_DO THIS_:
Beginning at the line with "Given the list", output each line to the end of the listing below exactly, please.

_DATASET RECORDS_:
++++++

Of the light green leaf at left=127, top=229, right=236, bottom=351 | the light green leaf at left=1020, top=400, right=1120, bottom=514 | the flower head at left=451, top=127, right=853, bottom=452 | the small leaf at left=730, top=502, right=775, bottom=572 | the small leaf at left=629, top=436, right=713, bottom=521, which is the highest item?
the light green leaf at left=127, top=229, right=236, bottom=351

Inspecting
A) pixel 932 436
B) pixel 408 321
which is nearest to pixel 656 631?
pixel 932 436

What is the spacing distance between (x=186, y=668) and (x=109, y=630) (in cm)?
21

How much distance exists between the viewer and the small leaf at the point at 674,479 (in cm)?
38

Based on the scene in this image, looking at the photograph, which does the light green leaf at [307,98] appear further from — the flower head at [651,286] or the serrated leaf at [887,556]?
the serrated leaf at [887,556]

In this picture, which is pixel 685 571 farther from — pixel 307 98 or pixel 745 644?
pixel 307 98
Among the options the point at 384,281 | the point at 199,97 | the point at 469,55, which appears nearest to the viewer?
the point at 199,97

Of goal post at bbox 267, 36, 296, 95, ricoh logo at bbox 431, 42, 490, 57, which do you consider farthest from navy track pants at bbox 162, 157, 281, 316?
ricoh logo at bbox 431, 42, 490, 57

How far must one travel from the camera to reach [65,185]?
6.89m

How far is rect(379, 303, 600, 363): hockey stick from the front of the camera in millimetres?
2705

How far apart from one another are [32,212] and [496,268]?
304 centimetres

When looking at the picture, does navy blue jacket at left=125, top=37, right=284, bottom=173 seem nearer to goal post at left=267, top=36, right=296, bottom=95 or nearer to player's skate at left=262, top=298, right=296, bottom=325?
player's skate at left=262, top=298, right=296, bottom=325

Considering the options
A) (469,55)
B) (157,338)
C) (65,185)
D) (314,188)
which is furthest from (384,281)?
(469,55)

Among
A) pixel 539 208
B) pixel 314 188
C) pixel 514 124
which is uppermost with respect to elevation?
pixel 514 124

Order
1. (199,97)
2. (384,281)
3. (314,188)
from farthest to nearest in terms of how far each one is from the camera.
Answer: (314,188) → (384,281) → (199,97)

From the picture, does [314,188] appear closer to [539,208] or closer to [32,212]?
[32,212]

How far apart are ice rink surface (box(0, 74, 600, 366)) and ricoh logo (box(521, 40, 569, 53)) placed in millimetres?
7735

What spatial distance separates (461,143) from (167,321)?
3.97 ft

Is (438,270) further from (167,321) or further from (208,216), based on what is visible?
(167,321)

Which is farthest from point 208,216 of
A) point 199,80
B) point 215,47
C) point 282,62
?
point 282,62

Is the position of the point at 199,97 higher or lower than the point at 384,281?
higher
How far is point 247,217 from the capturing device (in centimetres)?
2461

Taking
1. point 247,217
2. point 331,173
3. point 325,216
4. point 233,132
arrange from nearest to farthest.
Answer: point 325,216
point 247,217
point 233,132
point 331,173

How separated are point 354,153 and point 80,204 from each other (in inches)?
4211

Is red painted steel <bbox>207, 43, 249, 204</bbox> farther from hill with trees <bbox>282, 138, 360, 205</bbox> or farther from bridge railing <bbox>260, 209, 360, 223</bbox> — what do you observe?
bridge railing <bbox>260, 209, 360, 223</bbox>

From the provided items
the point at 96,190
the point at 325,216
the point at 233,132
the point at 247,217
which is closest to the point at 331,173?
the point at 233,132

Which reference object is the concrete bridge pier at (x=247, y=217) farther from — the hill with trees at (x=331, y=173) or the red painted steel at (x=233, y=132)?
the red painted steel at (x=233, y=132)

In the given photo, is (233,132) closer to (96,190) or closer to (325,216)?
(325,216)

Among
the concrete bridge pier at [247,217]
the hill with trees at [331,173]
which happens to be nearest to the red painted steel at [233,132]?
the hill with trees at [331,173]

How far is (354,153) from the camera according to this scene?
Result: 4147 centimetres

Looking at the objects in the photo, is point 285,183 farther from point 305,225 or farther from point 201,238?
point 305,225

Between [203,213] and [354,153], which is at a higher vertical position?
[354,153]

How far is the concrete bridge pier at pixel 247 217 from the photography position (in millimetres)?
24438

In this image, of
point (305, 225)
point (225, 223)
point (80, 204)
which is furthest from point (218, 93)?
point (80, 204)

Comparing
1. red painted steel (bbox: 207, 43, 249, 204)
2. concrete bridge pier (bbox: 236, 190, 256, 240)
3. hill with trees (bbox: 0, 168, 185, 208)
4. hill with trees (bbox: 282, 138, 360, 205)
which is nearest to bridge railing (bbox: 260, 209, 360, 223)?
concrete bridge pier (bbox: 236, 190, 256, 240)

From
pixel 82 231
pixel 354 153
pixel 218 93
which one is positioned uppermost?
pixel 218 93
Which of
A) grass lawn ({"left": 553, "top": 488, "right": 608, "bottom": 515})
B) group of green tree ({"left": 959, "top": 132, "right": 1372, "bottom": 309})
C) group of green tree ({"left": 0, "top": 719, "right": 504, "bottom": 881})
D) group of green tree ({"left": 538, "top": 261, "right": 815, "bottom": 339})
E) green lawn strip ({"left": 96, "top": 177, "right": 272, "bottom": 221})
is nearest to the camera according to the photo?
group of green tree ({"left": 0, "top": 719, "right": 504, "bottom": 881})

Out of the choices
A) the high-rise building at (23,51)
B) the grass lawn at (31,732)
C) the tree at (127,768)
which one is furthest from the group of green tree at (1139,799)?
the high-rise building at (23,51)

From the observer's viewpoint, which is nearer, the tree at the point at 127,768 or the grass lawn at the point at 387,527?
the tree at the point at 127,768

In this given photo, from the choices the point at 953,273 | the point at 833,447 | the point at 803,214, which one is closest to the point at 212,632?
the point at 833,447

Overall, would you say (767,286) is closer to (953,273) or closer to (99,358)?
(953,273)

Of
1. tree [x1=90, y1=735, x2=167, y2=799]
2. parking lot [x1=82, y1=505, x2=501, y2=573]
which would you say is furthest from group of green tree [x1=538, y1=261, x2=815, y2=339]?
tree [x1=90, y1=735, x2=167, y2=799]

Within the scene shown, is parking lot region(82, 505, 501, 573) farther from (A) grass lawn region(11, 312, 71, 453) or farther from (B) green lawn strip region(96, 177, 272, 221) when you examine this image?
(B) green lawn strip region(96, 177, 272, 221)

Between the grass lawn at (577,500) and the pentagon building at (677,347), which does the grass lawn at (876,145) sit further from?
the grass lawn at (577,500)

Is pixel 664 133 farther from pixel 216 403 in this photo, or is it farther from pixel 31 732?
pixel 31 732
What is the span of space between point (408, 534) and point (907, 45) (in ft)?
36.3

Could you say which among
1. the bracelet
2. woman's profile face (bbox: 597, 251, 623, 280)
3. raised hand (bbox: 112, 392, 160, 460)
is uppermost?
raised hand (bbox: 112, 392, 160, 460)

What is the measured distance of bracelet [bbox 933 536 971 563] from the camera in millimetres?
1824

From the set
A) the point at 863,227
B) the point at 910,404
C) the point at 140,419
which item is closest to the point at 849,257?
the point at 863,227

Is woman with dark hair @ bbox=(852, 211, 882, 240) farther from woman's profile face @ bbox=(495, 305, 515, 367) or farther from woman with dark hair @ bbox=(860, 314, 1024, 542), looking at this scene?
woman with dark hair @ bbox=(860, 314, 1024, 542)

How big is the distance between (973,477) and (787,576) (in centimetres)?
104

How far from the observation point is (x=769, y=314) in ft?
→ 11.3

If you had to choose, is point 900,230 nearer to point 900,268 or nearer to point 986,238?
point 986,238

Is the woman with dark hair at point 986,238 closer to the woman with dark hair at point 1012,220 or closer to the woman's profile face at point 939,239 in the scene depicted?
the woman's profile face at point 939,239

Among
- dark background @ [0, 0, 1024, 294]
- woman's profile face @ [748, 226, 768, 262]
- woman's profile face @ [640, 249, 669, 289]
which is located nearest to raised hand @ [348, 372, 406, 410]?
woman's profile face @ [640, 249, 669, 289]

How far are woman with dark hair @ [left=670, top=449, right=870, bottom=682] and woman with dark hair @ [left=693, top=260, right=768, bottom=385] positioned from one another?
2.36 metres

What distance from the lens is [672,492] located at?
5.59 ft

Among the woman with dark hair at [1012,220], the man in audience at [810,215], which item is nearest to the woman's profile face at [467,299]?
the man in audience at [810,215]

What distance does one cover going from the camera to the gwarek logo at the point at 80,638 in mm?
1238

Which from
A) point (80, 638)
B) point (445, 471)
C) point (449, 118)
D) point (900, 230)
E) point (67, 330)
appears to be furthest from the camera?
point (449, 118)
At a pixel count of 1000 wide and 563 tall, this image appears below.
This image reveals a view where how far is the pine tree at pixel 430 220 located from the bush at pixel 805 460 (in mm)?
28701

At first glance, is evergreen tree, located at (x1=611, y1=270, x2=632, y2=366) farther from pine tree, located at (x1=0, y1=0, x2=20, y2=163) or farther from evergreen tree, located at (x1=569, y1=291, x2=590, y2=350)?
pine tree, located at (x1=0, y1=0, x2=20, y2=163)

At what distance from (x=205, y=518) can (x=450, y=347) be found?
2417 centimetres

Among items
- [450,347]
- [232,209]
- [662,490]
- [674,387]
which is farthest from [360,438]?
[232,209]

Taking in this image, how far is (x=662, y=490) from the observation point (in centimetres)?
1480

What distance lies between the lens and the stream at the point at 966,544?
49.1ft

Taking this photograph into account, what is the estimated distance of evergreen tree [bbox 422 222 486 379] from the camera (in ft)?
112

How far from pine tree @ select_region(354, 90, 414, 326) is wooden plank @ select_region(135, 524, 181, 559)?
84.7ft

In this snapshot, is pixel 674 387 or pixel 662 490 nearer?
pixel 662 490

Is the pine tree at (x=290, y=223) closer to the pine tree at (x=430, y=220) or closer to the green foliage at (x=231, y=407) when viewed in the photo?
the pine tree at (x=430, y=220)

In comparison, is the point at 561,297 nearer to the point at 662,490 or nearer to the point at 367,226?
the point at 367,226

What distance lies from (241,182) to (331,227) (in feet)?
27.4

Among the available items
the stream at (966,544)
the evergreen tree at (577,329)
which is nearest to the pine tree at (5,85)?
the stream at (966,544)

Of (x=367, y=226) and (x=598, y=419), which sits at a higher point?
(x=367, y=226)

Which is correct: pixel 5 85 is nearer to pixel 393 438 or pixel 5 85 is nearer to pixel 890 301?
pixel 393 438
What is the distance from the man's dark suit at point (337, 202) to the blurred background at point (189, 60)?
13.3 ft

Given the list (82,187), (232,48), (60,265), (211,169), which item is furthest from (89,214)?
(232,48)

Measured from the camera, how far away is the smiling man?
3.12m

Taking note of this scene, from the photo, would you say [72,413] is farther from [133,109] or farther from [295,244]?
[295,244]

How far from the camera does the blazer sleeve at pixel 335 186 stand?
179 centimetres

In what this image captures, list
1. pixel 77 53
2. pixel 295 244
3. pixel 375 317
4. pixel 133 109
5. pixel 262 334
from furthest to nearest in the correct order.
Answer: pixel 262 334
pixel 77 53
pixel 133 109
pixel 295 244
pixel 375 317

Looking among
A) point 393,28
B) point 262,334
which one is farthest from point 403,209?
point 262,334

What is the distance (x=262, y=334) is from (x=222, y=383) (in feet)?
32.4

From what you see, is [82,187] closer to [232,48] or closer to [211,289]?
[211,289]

++++++

_FINISHED TASK_:
Given the list (82,187), (232,48), (60,265), (211,169), which item is furthest from (89,214)?
(232,48)

Measured from the camera, how far away is the smiling man?
3.12m

Taking note of this scene, from the photo, would you say [72,413] is farther from [133,109] or farther from [295,244]?
[295,244]

How far from the camera does the blazer sleeve at pixel 335 186 stand?
179 centimetres

In what this image captures, list
1. pixel 77 53
2. pixel 295 244
3. pixel 375 317
4. pixel 133 109
5. pixel 262 334
from furthest to nearest in the correct order.
Answer: pixel 262 334
pixel 77 53
pixel 133 109
pixel 295 244
pixel 375 317

Looking among
A) point 393,28
B) point 262,334
which one is farthest from point 403,209?
point 262,334

What is the distance (x=262, y=334) is from (x=222, y=383) (in feet)?
32.4

From what you see, is [82,187] closer to [232,48] or closer to [211,289]?
[211,289]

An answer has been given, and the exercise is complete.